===== Metin bölümü

Latinler, eskiden "Justitiae Omnibus" derlermiş; anlamı "Herkese Adalet" olarak bilinir. Daha fazlasını yazmama gerek kalmadı sanırım; ne demek istediğimi bileceksiniz.

Evet, güzel ülkemizin bugünlerde en çok gereksinimi olan bir kavramı dile getirmek istediğimi anlamış olmalısınız. Üstelik içimizi sızlatan uygulamalardan konu açmak için kendime özgü nedenlerim de olmalı. Şöyle ki dostlarımdan, onların yakınlarından edindiğim tutukluluklarla ilgili bilgileri burada sıralamaya kalksam satırlarım sonsuza dek sürüp gidecektir. Geçen yılın 15 Temmuzunu izleyen günlerde tutuklanıp hakkındaki savcılık iddianamesi henüz mahkemeye bile sunulmamış kişiler olduğu söyleniyor. Hadi gelin de "Geciken adalet onun reddi olur-Justitiae dilatio est quaedem negatio" diyerek tarihte iz bırakanları anmayın.

Üstelik "Balyoz" ve "Ergenekon" davalarında üç yıl belki de daha fazla süreyle hapis yatıp sonrasında aklanan kişilerin varlığını da bilmekteyiz. İşte o mazlum kişilerden biri olan gazeteci yazar Doğan Yurdakul'u kaybetmemiz üzerine onun hayat öyküsü aklıma takılıverdi. Rahmetli, hapiste iken eşi Güngör Yurdakul; kanser hastasıdır ve ölümle pençeleşmektedir. Hayat arkadaşlarının vedalaşması bile ancak telefonla gerçekleşebilecektir. Doğan Yurdakul vedasını bir iki gün sonra eşinin cenaze törenine polis denetiminde katılarak gerçekleştirebilecektir. Hadi bir anımsatma daha yansıtayım sizlere! Anılan davaların savcısı Zekeriya Öz'ün aranılan kaçak olarak Almanya'da bulunduğunu ve devletimizin iade isteminin Alman yetkililerce dikkate alınmadığını hatırlatmak isterim. Ancak bu davalara o günlerde asıl sahip çıkanın, "Ben bu davaların savcısıyım" diyenin kim olduğunu da unutmamalıyız.

Yaşadığımız şimdilerde gündeme gelen en önemli konulardan birinin- birincisinin- "adalet" olduğunu söylememiz doğru olacaktır sanırım. Öylesine ki ana muhalefet partisi CHP'nin Genel Başkanı Sayın Kemal Kılıçdaroğlu, "adalet" adına Ankara'dan İstanbul'a kadar 24 gün süreyle yürümüş, ardından Maltepe'de yaptığı miting ile "adalet" konusunda düşüncelerini toplumla paylaşmıştı. Ardından 26 Ağustos'ta başlayıp 29 Ağustos'ta biten dört günlük "Adalet Kurultayı" etkinliği; Çanakkale Eceabat Kurudere Kamp Alanı'nda gerçekleştirildi. CHP Genel Başkanı Sayın Kemal Kılıçdaroğlu'nun konuşması ile başlayıp sabah/öğleden sonraları yapılan açık oturumlarla sürdürülen söz konusu çalışmalar, ülke çapında ses getirdi. Adaletsiz yaşamdan örnekler verilerek üniversiter düzeyde sürdürülen bu çalışmaların olumlu sonuçlar verebileceğini düşünüyorum. Etkinlik boyunca tek slogan duyulmaktaydı: "Hak, hukuk, adalet".

==========
===== Çıkarılan kayıtlar

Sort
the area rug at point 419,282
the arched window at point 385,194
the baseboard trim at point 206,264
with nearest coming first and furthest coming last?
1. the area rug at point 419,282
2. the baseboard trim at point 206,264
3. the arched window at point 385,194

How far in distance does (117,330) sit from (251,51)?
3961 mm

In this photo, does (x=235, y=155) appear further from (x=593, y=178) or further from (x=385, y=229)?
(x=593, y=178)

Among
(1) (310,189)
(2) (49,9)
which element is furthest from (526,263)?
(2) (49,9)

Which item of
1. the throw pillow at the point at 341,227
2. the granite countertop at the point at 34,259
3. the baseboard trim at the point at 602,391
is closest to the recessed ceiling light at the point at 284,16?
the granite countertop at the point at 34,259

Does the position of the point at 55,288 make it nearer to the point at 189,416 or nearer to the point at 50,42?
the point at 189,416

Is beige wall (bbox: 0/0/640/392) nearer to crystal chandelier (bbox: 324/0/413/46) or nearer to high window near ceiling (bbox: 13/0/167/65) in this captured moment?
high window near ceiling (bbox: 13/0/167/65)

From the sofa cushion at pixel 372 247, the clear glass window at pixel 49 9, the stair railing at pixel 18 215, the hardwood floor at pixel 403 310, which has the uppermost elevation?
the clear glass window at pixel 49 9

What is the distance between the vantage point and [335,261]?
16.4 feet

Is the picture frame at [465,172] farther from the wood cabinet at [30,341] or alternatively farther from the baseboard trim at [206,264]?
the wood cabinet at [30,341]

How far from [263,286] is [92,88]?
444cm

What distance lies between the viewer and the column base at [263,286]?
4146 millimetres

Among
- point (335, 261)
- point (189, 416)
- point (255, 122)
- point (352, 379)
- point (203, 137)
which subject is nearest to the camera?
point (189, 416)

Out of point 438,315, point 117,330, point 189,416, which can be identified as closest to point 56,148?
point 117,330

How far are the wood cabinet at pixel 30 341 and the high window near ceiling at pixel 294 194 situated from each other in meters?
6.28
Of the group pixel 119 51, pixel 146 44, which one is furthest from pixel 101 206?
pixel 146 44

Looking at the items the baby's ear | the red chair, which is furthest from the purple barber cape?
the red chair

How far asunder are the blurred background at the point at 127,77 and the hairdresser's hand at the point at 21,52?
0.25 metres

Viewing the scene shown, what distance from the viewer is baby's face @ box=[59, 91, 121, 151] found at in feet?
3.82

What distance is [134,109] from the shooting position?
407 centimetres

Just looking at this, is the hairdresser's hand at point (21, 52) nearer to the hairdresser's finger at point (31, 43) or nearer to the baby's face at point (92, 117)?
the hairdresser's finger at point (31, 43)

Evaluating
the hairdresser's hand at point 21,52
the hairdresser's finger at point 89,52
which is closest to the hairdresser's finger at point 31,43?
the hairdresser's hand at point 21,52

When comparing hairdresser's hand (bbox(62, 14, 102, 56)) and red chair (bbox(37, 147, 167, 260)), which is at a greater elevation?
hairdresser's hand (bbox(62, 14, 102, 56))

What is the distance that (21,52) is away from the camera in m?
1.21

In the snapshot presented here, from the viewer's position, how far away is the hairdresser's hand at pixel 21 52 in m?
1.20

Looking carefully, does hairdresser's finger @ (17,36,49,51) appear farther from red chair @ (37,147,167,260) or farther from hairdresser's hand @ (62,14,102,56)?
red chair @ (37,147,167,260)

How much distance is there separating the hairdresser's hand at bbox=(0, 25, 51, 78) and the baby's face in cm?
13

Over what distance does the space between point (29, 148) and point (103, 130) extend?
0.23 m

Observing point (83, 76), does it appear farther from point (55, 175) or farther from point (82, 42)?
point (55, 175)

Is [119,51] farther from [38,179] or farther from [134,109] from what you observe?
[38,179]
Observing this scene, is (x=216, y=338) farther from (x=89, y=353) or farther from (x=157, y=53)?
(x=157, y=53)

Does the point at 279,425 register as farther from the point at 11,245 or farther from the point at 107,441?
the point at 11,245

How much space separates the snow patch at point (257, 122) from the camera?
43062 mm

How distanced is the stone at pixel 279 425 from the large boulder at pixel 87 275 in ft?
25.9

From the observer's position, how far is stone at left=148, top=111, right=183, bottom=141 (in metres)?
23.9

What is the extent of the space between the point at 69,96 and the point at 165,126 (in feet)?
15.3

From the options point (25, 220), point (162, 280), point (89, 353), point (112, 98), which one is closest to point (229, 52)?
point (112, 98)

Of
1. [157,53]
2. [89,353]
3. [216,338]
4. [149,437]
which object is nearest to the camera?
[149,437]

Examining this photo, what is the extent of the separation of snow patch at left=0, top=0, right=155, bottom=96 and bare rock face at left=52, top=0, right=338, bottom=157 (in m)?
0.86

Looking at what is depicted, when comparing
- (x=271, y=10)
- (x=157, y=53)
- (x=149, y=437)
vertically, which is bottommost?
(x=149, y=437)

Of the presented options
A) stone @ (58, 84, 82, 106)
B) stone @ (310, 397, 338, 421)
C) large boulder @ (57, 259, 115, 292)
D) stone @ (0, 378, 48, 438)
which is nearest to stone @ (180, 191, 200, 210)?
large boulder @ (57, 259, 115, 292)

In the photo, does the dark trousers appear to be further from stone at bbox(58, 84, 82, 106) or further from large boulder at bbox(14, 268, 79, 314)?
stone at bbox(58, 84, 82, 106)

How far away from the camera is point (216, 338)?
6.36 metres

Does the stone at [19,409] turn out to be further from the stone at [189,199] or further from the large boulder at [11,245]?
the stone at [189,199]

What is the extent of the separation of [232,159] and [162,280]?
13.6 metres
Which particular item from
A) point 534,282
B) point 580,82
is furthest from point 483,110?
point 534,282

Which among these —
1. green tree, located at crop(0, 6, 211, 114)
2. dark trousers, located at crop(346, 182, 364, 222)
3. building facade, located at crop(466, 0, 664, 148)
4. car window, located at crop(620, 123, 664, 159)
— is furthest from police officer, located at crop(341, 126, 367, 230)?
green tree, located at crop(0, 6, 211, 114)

==========

Yapılacak alıştırmalar →
A) Adalet yazısında "Evet, güzel ülkemizin" sözleriyle açılıp "iz bırakanları anmayın." sözleriyle kapanan bölümü, "dostlarımdan" yerine "komşularımdan" koyarak yeniden yazın.
B) Kayıtlarda "Observing this scene, is" ifadesini içeren satırdan "13.6 metres" ifadesini içeren satıra kadar olan bölümü, iki uç satır da dahil, her satırı ayrı bir dize olacak şekilde bir JSON listesine dönüştürün. Boş satırları listeye koymayın.

Tamamlanan alıştırma →
A)
Evet, güzel ülkemizin bugünlerde en çok gereksinimi olan bir kavramı dile getirmek istediğimi anlamış olmalısınız. Üstelik içimizi sızlatan uygulamalardan konu açmak için kendime özgü nedenlerim de olmalı. Şöyle ki komşularımdan, onların yakınlarından edindiğim tutukluluklarla ilgili bilgileri burada sıralamaya kalksam satırlarım sonsuza dek sürüp gidecektir. Geçen yılın 15 Temmuzunu izleyen günlerde tutuklanıp hakkındaki savcılık iddianamesi henüz mahkemeye bile sunulmamış kişiler olduğu söyleniyor. Hadi gelin de "Geciken adalet onun reddi olur-Justitiae dilatio est quaedem negatio" diyerek tarihte iz bırakanları anmayın.

B)
[
  "Observing this scene, is (x=216, y=338) farther from (x=89, y=353) or farther from (x=157, y=53)?",
  "(x=157, y=53)",
  "Does the point at 279,425 register as farther from the point at 11,245 or farther from the point at 107,441?",
  "the point at 11,245",
  "How much space separates the snow patch at point (257, 122) from the camera?",
  "43062 mm",
  "How distanced is the stone at pixel 279 425 from the large boulder at pixel 87 275 in ft?",
  "25.9",
  "From the observer's position, how far is stone at left=148, top=111, right=183, bottom=141 (in metres)?",
  "23.9",
  "What is the extent of the space between the point at 69,96 and the point at 165,126 (in feet)?",
  "15.3",
  "From the options point (25, 220), point (162, 280), point (89, 353), point (112, 98), which one is closest to point (229, 52)?",
  "point (112, 98)",
  "Of",
  "1. [157,53]",
  "2. [89,353]",
  "3. [216,338]",
  "4. [149,437]",
  "which object is nearest to the camera?",
  "[149,437]",
  "Examining this photo, what is the extent of the separation of snow patch at left=0, top=0, right=155, bottom=96 and bare rock face at left=52, top=0, right=338, bottom=157 (in m)?",
  "0.86",
  "Looking at what is depicted, when comparing",
  "- (x=271, y=10)",
  "- (x=157, y=53)",
  "- (x=149, y=437)",
  "vertically, which is bottommost?",
  "(x=149, y=437)",
  "Of the presented options",
  "A) stone @ (58, 84, 82, 106)",
  "B) stone @ (310, 397, 338, 421)",
  "C) large boulder @ (57, 259, 115, 292)",
  "D) stone @ (0, 378, 48, 438)",
  "which is nearest to stone @ (180, 191, 200, 210)?",
  "large boulder @ (57, 259, 115, 292)",
  "In the photo, does the dark trousers appear to be further from stone at bbox(58, 84, 82, 106) or further from large boulder at bbox(14, 268, 79, 314)?",
  "stone at bbox(58, 84, 82, 106)",
  "How far away from the camera is point (216, 338)?",
  "6.36 metres",
  "Does the stone at [19,409] turn out to be further from the stone at [189,199] or further from the large boulder at [11,245]?",
  "the stone at [189,199]",
  "What is the extent of the separation of [232,159] and [162,280]?",
  "13.6 metres"
]